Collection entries
++++++++++++++++++++
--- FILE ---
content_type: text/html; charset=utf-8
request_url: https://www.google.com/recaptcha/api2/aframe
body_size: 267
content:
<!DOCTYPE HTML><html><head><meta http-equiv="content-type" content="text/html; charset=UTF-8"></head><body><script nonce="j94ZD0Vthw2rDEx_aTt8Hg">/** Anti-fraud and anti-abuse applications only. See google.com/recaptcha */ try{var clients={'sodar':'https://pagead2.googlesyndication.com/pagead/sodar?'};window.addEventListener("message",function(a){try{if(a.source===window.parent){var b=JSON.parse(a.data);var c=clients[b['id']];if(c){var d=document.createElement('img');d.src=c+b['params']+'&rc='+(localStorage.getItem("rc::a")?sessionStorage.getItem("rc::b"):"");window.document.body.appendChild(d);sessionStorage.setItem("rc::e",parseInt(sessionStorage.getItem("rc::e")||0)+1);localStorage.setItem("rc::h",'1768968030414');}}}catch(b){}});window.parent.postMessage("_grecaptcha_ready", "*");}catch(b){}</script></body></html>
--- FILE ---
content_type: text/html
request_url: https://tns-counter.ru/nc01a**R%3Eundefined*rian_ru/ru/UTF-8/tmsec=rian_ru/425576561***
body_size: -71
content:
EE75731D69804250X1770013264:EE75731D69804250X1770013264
++++++++++++++++++++
Exercise prompt >> Reproduce each entry exactly, leaving out nothing.

Exercise response >>
--- FILE ---
content_type: text/html; charset=utf-8
request_url: https://www.google.com/recaptcha/api2/aframe
body_size: 267
content:
<!DOCTYPE HTML><html><head><meta http-equiv="content-type" content="text/html; charset=UTF-8"></head><body><script nonce="j94ZD0Vthw2rDEx_aTt8Hg">/** Anti-fraud and anti-abuse applications only. See google.com/recaptcha */ try{var clients={'sodar':'https://pagead2.googlesyndication.com/pagead/sodar?'};window.addEventListener("message",function(a){try{if(a.source===window.parent){var b=JSON.parse(a.data);var c=clients[b['id']];if(c){var d=document.createElement('img');d.src=c+b['params']+'&rc='+(localStorage.getItem("rc::a")?sessionStorage.getItem("rc::b"):"");window.document.body.appendChild(d);sessionStorage.setItem("rc::e",parseInt(sessionStorage.getItem("rc::e")||0)+1);localStorage.setItem("rc::h",'1768968030414');}}}catch(b){}});window.parent.postMessage("_grecaptcha_ready", "*");}catch(b){}</script></body></html>
--- FILE ---
content_type: text/html
request_url: https://tns-counter.ru/nc01a**R%3Eundefined*rian_ru/ru/UTF-8/tmsec=rian_ru/425576561***
body_size: -71
content:
EE75731D69804250X1770013264:EE75731D69804250X1770013264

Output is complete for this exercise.